- _Records_:
+--

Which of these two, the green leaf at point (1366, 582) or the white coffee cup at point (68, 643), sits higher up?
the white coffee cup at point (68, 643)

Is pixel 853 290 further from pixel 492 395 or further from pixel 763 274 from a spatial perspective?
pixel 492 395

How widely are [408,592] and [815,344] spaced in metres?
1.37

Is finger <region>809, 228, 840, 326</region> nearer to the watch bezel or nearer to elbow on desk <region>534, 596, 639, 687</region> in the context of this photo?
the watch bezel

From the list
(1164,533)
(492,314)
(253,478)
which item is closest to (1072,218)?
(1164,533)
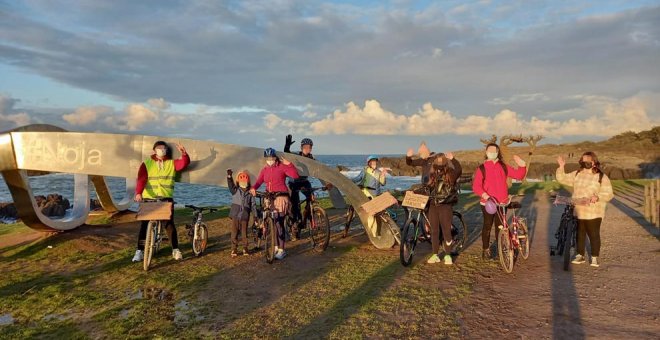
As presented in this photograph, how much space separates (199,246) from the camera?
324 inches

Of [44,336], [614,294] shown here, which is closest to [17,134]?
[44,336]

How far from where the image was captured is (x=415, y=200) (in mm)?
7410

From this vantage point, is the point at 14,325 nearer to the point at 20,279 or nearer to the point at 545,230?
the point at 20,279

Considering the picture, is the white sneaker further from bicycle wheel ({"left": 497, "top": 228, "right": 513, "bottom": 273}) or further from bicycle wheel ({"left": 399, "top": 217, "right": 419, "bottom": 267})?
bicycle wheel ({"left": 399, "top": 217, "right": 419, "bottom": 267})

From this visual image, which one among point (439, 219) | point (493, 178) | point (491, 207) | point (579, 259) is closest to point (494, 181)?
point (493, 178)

+--

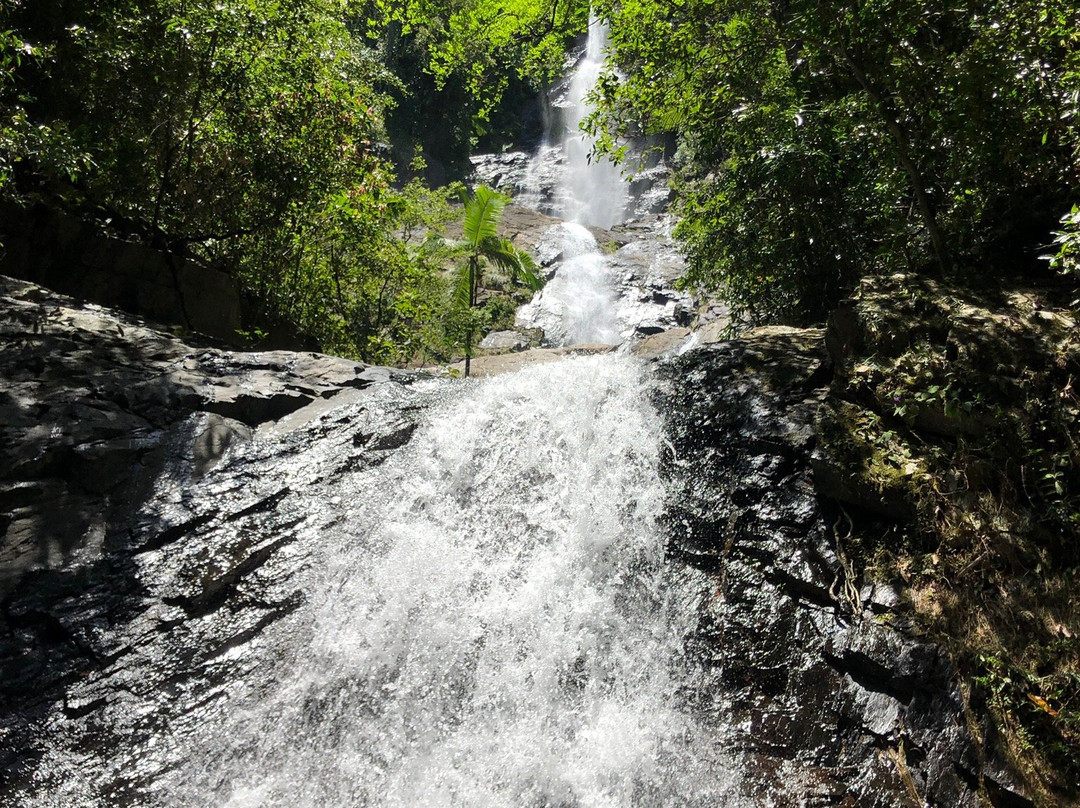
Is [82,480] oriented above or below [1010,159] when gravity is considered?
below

+--

Which lines above contain the word "closest"? Gather each of them, copied in full, and treat uppercase and lowercase as different.

which item is closest to (1072,218)?
Of [44,336], [614,294] shown here, which is closest to [17,134]?
From this visual image, which one among point (439, 219) | point (493, 178) | point (491, 207) | point (579, 259) is closest to point (494, 181)?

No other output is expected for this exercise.